EXCERPT PROVIDED>
*-*-*
However, each of the court's four liberal justices wrote their own dissenting opinions opposing the ruling, signaling a deep divide on the court when it comes to arbitration cases.

The case centered around any employee named Frank Varela, who filed a class-action lawsuit against his employer, Lamps Plus, after a hacker used a spear-phishing attempt to get another employee to inadvertently reveal the tax information of about 1,300 staffers.

Varela had signed an arbitration agreement with the company, but filed state and federal lawsuits against Lamps Plus. The business sought to dismiss the lawsuits, pushing for individual legal action instead.

A district court and the Ninth Circuit Court of Appeals sided with Varela, finding that the arbitration agreement he signed “include[d] no express mention of class proceedings.”

However, the conservative majority on the court on Wednesday overturned those rulings.

Roberts wrote that “[c]lass arbitration is not only markedly different” from the individual lawsuits covered by the Federal Arbitration Act, but that it “also undermines the most important benefits” of traditional individual lawsuits.

“The statute therefore requires more than ambiguity to ensure that the parties actually agreed to arbitrate on a classwide basis,” Roberts stated.

The liberal minority rebuked Roberts’s findings in each of their individual dissenting opinions.

“I write separately to emphasize once again how treacherously the Court has strayed from the principle that ‘arbitration is a matter of consent, not coercion,’” Justice Ruth Bader Ginsburg wrote in her opinion, referencing a previous Supreme Court ruling on arbitration.

Ginsburg wrote that the Supreme Court in recent years “has routinely deployed to the law to deny to employees and consumers ‘effective relief against powerful economic entities’” and that it “has hobbled the capacity of employees and consumers to band together in a judicial or arbitral forum.”

--This report was updated at 11:02 a.m.
*-*-*
COMPLETE THE FOLLOWING>
a) Rewrite the Lamps Plus article from "A district court" up to and including "individual dissenting opinions.", changing "Ninth Circuit Court of Appeals" to "federal appeals court".
b) According to the Lamps Plus article, about how many staffers had their tax information revealed?
c) Please state whether each statement agrees with the Lamps Plus article: (i) Varela had signed an arbitration agreement with Lamps Plus; (ii) a district court sided with Lamps Plus; (iii) Ginsburg's dissent referenced a previous Supreme Court ruling on arbitration.
*-*-*
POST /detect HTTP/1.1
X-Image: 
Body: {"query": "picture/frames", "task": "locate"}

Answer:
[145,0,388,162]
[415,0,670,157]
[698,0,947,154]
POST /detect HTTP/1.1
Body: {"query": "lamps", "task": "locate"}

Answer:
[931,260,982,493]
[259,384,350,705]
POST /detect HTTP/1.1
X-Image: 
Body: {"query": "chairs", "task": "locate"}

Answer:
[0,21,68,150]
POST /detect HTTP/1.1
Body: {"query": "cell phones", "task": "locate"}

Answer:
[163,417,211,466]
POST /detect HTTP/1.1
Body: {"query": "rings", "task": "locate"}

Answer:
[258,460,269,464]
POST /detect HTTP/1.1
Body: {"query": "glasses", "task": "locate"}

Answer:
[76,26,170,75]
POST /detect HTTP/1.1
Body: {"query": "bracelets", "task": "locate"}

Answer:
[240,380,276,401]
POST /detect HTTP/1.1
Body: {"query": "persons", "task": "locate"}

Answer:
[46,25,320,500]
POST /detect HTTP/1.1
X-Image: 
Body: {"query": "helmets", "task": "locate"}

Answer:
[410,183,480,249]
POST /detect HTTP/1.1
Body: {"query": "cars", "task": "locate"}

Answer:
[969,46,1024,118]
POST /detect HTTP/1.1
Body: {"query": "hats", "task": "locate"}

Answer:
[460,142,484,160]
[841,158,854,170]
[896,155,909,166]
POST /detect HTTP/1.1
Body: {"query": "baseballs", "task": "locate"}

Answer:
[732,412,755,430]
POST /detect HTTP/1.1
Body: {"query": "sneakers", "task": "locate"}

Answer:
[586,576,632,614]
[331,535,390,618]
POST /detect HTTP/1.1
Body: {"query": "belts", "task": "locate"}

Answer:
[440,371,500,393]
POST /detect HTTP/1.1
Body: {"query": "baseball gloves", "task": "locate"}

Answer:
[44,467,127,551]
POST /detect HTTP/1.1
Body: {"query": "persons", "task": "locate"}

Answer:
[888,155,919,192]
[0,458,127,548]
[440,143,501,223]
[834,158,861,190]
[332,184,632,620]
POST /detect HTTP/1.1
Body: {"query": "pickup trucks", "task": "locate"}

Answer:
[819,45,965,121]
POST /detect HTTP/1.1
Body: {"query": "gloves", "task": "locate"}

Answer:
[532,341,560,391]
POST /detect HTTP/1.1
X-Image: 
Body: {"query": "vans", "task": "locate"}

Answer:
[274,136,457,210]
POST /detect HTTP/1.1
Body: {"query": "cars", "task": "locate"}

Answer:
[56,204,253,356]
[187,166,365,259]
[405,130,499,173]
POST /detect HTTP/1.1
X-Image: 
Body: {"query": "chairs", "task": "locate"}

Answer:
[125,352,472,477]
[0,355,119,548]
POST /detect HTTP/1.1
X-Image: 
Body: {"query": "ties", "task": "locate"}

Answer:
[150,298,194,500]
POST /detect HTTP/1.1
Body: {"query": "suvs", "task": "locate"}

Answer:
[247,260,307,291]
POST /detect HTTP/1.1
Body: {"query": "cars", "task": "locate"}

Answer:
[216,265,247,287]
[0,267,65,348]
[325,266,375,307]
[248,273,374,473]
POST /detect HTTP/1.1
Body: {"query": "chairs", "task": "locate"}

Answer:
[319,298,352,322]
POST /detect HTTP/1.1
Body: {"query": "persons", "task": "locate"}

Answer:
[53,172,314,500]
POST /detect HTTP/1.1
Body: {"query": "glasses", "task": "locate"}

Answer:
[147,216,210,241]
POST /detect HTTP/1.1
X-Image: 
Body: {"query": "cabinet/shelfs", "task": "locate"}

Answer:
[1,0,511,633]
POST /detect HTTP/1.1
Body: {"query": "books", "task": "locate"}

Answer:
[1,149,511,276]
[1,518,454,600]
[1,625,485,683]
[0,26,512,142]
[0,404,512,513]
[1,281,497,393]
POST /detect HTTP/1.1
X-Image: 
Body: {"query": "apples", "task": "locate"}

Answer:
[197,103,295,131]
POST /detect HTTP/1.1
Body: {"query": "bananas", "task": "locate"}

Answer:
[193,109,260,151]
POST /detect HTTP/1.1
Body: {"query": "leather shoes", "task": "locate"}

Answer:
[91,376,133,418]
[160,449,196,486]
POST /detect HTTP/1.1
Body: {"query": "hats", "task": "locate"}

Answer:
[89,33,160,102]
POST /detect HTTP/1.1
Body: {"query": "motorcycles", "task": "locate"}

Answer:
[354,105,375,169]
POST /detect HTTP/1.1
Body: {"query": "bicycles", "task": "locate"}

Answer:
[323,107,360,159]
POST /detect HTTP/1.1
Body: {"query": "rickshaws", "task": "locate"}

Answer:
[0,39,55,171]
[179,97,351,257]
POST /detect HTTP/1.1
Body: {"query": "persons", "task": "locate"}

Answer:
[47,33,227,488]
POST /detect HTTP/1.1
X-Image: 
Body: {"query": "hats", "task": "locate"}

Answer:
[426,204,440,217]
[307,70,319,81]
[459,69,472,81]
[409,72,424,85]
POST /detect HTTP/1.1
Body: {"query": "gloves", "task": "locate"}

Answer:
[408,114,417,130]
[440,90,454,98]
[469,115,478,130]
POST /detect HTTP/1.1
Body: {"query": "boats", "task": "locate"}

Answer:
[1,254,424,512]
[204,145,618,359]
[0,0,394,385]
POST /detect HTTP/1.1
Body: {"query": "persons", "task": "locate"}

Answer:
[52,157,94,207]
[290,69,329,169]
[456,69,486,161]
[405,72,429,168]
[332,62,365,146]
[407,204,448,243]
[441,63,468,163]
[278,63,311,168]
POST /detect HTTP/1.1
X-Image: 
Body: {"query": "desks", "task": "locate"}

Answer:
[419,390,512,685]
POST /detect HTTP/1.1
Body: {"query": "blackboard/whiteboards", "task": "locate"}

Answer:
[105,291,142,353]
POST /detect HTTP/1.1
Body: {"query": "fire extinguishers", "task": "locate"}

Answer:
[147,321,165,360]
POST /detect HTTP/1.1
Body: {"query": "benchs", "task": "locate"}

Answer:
*-*-*
ANSWERS FOR THE TASKS>
a)
A district court and the federal appeals court sided with Varela, finding that the arbitration agreement he signed “include[d] no express mention of class proceedings.”

However, the conservative majority on the court on Wednesday overturned those rulings.

Roberts wrote that “[c]lass arbitration is not only markedly different” from the individual lawsuits covered by the Federal Arbitration Act, but that it “also undermines the most important benefits” of traditional individual lawsuits.

“The statute therefore requires more than ambiguity to ensure that the parties actually agreed to arbitrate on a classwide basis,” Roberts stated.

The liberal minority rebuked Roberts’s findings in each of their individual dissenting opinions.

b) About 1,300.

c)
(i) Yes: "Varela had signed an arbitration agreement with the company"
(ii) No: "A district court and the Ninth Circuit Court of Appeals sided with Varela"
(iii) Yes: "referencing a previous Supreme Court ruling on arbitration"